An organization uses a Data Warehouse when it needs to know the whereabouts of the organization, such as the company’s work ethics, planning for the next year, current year’s performance, and much more. Data Warehousing provides authentic data, which proves vital for the company. Data Analytics is used in optimizing business experience, helping organizations to provide personalized services to clients on the basis of their preference, cost cutting and many more. On this note, the companies offering Big Data Intelligence services will provide you accurate information that will increase your profitability, revenue and will bring in more customers.
Comparing Business Intelligence and Data Analytics
All descriptive analytics of business data is Business Intelligence. The analyzed data by Business Intelligence tools is used by managers as it also constitutes predictive analysis. Whereas, Data Analytics requires a more profound level of mathematical expertise.
• Process applied
Big Data Business intelligence solutions use predictive, perspective, and descriptive analysis to visualize, understand and interpret the data so that the processes such as sales forecasting and consumer data score can be done in a precise manner. BI uses tools such as Tableau, Looker, Microsoft powered BI to process the available data in the best possible way so that the outcome of the analysis can be fruitful for the businesses.
• Difference in qualities
Data Analytics mainly relies on algorithms and quantitative analysis to determine the relationship between the available data that isn’t clearly stated on the surface. Business Intelligence, on the other hand, doesn’t rely on a high level of mathematical expertise, forward-looking approach, or predictive reports to do the data analysis.
• Usage of Data
Data modelling is essential for Data Analytics as it helps in the collection of raw data, clean it, validate and transform it into the information that can be used.
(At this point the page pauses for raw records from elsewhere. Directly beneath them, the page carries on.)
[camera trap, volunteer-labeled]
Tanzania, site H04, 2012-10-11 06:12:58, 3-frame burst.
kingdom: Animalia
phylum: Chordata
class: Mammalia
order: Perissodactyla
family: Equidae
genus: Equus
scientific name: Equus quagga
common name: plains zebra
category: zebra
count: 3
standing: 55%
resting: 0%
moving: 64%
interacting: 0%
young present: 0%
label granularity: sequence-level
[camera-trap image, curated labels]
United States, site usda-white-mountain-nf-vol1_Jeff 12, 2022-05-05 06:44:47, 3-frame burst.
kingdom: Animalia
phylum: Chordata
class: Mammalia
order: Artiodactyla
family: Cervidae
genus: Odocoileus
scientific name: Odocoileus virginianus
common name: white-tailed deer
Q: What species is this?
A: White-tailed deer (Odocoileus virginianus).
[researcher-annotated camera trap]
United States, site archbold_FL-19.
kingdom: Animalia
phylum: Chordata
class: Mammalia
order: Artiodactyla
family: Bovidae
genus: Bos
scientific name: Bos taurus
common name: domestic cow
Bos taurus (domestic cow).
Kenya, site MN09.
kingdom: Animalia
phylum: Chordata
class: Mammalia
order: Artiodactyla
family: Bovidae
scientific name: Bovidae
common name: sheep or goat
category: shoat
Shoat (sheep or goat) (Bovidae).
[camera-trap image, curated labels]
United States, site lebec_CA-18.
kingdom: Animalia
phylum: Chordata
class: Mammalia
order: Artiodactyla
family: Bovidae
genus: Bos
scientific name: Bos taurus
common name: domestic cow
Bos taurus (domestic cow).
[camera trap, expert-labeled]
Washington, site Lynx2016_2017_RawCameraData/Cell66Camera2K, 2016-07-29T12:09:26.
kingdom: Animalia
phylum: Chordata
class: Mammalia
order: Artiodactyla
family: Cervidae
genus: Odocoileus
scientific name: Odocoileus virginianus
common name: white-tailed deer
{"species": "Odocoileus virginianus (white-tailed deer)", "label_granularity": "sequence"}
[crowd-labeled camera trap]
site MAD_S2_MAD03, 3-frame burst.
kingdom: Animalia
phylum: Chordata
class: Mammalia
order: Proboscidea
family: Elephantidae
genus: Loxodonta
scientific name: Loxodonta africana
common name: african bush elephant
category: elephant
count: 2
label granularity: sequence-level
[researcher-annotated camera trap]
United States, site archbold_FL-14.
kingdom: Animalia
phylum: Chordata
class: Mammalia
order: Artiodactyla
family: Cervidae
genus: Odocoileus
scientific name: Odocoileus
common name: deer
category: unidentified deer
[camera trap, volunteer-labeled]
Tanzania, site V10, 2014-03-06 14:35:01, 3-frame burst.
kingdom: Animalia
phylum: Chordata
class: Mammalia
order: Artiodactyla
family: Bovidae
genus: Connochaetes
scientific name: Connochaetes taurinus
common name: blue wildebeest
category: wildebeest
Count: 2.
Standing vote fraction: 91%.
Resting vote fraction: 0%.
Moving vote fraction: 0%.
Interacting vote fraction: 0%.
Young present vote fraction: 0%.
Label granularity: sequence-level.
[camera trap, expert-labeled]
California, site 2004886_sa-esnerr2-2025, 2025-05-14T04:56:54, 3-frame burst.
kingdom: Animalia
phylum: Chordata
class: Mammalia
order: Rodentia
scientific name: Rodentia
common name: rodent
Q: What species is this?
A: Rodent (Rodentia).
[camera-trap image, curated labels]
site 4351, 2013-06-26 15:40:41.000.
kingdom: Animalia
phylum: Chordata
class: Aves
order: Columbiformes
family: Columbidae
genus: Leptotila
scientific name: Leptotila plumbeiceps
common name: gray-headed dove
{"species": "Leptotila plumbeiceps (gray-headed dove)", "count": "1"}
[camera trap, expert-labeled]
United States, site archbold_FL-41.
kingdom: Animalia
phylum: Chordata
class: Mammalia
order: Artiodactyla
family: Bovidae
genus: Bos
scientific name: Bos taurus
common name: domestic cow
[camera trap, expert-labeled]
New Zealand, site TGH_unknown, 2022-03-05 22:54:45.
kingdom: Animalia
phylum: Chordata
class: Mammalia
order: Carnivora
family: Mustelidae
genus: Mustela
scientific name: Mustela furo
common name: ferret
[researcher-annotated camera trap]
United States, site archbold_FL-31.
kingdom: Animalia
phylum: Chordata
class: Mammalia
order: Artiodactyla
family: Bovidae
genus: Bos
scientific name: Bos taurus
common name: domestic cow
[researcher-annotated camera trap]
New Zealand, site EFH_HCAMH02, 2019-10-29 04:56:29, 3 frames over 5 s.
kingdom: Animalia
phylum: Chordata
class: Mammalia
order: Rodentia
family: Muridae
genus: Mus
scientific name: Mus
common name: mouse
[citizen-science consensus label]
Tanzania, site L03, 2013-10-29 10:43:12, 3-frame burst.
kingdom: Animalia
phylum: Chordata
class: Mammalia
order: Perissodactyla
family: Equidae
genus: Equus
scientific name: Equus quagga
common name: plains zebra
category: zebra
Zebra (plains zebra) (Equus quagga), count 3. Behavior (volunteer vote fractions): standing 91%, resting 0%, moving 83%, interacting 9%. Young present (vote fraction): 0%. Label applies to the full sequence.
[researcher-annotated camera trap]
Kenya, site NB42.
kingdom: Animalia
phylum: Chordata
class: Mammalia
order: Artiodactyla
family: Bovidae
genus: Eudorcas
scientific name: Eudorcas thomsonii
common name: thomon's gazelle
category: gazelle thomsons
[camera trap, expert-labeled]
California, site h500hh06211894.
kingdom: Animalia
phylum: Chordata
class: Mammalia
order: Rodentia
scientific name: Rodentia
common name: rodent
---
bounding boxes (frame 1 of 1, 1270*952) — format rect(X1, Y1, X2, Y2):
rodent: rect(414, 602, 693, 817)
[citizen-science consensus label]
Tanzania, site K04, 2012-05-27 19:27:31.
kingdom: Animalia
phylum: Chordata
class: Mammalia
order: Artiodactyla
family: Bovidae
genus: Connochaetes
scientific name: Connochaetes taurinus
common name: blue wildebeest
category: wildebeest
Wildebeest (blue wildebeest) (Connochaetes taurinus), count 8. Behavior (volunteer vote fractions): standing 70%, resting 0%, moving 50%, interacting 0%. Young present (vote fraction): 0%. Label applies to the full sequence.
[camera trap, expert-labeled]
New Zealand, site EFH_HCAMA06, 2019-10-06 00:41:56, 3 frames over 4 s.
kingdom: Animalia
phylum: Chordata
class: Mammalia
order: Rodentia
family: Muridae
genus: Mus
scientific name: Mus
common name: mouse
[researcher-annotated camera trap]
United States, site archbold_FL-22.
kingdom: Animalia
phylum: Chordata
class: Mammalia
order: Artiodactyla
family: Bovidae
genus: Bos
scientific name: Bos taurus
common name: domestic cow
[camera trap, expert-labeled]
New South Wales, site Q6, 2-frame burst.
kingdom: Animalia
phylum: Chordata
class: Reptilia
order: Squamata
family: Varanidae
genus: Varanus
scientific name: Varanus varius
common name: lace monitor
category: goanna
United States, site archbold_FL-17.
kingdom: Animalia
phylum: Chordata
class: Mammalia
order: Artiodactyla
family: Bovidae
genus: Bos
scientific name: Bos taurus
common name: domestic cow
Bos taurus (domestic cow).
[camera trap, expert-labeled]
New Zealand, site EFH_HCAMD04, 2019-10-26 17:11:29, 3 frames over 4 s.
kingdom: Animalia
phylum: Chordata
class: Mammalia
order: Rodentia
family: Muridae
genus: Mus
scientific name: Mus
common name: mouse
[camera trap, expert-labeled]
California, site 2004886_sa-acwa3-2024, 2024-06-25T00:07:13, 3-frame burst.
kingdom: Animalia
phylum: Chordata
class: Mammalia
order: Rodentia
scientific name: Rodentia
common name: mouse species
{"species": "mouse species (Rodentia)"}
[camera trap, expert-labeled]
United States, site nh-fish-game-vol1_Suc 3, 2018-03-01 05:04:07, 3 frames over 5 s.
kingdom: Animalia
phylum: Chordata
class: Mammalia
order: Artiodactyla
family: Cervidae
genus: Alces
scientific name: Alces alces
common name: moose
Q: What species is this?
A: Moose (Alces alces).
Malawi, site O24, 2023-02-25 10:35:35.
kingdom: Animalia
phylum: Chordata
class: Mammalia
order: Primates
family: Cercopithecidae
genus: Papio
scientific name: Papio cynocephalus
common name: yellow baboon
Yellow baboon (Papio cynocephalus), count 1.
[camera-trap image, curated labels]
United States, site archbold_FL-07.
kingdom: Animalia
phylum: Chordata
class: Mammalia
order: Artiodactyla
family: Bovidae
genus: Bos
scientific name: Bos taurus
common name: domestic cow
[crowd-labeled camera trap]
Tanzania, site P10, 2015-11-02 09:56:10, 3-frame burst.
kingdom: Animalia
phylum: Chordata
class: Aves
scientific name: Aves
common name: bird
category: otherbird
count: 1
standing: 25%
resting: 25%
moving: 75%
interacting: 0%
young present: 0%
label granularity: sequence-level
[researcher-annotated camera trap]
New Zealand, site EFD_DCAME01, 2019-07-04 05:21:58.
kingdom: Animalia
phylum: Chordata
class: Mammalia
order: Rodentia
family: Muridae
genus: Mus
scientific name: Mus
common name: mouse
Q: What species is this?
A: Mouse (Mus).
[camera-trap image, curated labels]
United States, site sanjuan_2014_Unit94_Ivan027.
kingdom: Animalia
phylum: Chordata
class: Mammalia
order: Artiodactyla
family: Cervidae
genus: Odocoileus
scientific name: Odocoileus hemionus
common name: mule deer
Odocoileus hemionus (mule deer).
Clean data also allows the Big Data business analytics and tools used in it to function in a better manner.
Data is critical in the modern-day business scenario. In the modern business world, working with data can be tedious as it doesn’t have a single action or even a set of actions to work with. Leading Big Data Services providing companies are most-often sought as they can incorporate Business Intelligence, data warehousing, and data analytics with a professional touch to provide the best set of information for the business to work with and scale newer heights in their genre. Skilful analysis done by Big Data Business Intelligence Solution providers will keep the problems such as social and statistical biases at bay and ensure that the information always gets into the hands of the decision makes for better usage of the data.
An enthusiastic entrepreneur, interested to discuss new app ideas, rich gadget tricks and trends, and admires signature tech business styles to readily embrace. He enjoys learning most modern app crafting methods, exploring smart technologies and passionate about writing his thoughts too. Inventions related to mobile and software technology inspire Ashish and he likes to inspire the like-minded community through the finesse of his work.